Özet
Jessie Pope'un "Gürültü" şiiri, modern endüstriyel dünyanın gürültüsünün ve enerjisinin bir kutlamasıdır. Konuşmacı, trafik sesinden makinelerin uğultusuna ve insanların gevezeliklerine kadar bir şehirde duyulabilecek birçok farklı türdeki gürültüyü anlatıyor. Konuşmacı bu sesleri heyecan verici ve canlandırıcı buluyor ve bunların ilerleme ve yeniliğin bir işareti olduğuna inanıyor.

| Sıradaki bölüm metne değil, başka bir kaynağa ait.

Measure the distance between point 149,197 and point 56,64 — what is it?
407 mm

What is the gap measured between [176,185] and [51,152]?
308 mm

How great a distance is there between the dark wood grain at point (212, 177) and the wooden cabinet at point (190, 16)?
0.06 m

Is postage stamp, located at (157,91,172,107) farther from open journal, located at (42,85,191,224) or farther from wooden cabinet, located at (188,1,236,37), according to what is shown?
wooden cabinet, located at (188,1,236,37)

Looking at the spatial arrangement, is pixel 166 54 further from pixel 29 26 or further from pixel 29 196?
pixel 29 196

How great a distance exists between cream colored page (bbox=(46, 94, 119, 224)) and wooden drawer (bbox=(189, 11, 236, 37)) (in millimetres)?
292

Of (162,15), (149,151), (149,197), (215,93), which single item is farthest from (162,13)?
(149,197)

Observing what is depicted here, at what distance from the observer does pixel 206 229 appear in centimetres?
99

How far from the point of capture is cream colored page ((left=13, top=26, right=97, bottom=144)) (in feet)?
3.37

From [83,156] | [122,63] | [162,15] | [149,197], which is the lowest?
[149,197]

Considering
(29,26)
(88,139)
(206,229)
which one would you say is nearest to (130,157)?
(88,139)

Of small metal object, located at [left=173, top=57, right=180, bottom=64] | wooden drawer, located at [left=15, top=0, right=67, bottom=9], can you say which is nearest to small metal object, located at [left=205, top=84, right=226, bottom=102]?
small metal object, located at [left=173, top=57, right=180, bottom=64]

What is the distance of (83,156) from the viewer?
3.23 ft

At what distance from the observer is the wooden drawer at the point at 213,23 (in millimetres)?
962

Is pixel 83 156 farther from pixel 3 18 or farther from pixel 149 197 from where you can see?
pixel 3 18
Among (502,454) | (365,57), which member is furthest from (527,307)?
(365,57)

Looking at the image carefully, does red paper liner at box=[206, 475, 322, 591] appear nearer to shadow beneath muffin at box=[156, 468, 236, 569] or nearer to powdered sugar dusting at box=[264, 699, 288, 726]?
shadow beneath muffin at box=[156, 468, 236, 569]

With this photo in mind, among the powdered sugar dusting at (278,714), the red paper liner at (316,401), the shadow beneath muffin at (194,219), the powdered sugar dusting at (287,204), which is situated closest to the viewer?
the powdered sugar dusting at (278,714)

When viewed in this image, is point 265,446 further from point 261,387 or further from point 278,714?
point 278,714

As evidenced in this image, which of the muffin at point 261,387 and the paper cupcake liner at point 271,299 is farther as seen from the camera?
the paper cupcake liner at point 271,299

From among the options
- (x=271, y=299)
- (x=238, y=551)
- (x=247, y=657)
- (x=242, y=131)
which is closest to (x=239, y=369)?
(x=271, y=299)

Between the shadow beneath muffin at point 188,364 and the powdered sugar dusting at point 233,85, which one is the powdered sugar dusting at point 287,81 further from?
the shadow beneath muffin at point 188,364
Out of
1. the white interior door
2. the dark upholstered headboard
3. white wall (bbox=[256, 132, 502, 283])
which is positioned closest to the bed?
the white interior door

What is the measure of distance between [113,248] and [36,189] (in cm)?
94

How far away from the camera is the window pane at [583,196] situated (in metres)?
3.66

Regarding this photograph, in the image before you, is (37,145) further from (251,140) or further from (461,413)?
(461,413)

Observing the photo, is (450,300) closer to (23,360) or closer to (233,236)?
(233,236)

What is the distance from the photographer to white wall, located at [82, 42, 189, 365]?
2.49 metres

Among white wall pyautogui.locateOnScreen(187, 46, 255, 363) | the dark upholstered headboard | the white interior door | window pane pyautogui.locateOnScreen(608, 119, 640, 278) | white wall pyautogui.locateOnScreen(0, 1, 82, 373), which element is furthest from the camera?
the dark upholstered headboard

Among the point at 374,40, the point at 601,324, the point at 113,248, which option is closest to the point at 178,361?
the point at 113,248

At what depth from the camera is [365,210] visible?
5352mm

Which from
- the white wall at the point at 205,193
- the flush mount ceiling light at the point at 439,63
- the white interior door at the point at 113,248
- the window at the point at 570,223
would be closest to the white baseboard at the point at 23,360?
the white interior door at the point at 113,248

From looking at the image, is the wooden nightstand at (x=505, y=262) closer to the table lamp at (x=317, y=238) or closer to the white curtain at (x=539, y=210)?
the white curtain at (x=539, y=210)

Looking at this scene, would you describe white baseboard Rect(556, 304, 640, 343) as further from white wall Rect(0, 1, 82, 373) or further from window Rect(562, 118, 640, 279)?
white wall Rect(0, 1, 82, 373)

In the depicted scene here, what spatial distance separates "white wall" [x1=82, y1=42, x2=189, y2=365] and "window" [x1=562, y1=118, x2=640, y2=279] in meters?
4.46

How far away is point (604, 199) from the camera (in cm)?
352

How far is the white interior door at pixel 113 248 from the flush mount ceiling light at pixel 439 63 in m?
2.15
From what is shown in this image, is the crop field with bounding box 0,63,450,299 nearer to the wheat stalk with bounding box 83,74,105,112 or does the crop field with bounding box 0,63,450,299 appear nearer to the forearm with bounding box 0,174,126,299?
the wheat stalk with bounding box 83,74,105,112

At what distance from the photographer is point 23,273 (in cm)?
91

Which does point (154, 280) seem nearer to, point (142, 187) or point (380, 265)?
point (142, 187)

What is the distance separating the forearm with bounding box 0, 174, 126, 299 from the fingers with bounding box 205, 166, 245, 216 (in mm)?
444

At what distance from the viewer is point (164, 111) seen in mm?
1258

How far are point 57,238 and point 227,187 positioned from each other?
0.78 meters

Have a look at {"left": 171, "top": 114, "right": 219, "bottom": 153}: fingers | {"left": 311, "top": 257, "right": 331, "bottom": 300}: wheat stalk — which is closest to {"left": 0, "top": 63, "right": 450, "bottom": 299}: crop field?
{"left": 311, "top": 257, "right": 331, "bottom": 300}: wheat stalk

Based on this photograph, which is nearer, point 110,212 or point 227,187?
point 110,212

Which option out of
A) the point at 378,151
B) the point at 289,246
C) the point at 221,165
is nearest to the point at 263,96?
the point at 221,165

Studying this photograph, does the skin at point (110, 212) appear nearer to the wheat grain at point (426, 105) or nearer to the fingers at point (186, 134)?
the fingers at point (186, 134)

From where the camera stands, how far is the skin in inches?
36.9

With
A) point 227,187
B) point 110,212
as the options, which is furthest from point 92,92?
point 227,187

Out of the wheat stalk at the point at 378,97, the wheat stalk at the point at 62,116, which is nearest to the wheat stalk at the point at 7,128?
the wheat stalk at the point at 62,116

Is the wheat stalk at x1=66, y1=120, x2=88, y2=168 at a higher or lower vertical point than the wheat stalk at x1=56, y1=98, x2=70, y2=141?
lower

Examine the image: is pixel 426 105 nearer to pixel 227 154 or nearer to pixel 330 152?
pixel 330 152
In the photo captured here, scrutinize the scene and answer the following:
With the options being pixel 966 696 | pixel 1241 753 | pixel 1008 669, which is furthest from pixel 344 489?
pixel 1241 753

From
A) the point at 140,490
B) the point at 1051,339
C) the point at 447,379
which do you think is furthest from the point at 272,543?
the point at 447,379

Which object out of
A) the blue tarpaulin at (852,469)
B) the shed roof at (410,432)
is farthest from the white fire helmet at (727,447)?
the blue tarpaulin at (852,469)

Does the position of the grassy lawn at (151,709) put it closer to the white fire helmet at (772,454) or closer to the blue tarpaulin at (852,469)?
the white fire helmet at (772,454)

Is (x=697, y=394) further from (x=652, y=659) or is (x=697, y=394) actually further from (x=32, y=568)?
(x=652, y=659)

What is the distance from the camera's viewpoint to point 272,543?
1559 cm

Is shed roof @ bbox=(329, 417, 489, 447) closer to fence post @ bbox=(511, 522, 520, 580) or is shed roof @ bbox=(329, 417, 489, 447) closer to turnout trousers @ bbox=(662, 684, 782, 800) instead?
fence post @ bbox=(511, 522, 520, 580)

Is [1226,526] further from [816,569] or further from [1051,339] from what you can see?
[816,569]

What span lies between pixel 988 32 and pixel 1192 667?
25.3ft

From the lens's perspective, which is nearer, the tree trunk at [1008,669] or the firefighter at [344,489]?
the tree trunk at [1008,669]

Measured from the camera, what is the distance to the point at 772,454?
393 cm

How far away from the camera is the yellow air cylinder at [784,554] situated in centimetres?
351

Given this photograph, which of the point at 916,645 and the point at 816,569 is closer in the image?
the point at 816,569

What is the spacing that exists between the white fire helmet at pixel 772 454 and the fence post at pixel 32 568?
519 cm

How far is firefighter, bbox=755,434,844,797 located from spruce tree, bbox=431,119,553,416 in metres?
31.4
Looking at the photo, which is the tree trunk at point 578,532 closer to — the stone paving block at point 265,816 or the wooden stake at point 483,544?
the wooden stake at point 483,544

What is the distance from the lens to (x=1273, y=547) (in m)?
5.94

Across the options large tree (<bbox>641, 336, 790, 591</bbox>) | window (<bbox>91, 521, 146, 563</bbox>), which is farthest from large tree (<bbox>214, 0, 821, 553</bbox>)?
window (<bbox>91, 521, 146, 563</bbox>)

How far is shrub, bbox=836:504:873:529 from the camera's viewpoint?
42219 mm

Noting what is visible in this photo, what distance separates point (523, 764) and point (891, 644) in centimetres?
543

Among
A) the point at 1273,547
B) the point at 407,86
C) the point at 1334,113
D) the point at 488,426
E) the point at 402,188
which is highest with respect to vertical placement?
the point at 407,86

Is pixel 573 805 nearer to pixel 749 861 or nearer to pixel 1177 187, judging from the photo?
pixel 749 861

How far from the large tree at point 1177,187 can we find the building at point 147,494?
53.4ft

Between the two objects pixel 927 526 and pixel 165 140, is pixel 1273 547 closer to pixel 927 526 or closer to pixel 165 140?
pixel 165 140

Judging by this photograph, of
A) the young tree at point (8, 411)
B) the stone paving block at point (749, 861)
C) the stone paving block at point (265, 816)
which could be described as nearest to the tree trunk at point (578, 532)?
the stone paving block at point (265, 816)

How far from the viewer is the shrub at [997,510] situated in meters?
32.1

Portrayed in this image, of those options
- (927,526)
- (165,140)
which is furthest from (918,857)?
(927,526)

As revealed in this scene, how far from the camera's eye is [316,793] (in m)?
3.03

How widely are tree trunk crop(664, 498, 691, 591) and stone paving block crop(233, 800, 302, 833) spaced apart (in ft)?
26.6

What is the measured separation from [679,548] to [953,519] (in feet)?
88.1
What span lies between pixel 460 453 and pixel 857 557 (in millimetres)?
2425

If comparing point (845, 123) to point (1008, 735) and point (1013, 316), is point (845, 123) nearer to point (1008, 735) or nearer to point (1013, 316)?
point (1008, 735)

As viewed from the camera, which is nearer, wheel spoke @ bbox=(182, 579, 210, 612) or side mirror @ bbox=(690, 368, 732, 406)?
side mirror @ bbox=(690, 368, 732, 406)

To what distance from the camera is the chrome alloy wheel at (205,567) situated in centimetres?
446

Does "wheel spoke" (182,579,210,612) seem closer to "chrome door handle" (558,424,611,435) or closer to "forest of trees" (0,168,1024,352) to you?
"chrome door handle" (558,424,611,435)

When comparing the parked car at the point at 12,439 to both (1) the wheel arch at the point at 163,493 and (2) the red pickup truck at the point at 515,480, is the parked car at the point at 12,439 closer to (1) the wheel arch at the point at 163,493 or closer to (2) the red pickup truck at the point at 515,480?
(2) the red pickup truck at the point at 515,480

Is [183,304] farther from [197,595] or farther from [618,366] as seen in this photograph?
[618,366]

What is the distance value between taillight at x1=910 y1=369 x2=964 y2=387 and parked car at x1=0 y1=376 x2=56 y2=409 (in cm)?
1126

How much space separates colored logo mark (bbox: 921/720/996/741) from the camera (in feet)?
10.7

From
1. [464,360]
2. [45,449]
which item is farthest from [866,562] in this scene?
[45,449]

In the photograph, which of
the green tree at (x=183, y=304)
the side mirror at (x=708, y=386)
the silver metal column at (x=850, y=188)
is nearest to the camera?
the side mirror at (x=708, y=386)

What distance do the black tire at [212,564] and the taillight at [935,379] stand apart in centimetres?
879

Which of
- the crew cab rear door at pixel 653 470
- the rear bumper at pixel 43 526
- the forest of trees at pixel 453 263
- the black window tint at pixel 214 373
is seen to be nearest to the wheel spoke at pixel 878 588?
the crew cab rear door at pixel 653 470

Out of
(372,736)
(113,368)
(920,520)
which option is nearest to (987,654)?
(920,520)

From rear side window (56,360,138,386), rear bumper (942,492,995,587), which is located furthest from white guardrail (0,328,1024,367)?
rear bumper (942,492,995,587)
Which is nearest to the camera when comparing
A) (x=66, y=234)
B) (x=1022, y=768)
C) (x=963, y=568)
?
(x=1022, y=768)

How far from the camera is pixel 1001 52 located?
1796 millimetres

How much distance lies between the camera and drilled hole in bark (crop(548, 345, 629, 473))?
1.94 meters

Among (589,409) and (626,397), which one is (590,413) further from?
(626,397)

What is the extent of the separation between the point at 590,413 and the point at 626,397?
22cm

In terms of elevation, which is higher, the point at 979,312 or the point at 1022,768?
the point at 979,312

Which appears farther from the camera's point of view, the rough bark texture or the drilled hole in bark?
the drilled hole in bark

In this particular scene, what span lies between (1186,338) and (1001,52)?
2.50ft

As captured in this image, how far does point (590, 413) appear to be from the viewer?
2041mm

Şiir serbest nazımla yazılmıştır ve bir hareket ve enerji duygusu yaratmak için çeşitli şiirsel araçlar kullanır. Örneğin, konuşmacı şehrin seslerini taklit etmek için onomatopoeia'yı kullanıyor ve şehir manzarasının canlı resimlerini yaratmak için görüntüleri kullanıyor. Şiir aynı zamanda konuşmacının şehrin gürültüsünün olumlu bir şey olduğu görüşünü vurgulamak için tekrarları kullanıyor.
Açıklama
“Gürültü” şiiri, 20. yüzyılın başlarında toplumda meydana gelen değişikliklerin bir yansımasıdır. Sanayi devrimi yeni bir gürültü ve kirlilik çağını beraberinde getirmişti ancak birçok kişi bu değişiklikleri bir ilerleme ve fırsat işareti olarak gördü. Şiirin konuşmacısının da bu kişilerden biri olduğu açıktır. Şehrin gürültüsünü canlandırıcı buluyor ve bunun canlı ve dinamik bir toplumun işareti olduğuna inanıyor.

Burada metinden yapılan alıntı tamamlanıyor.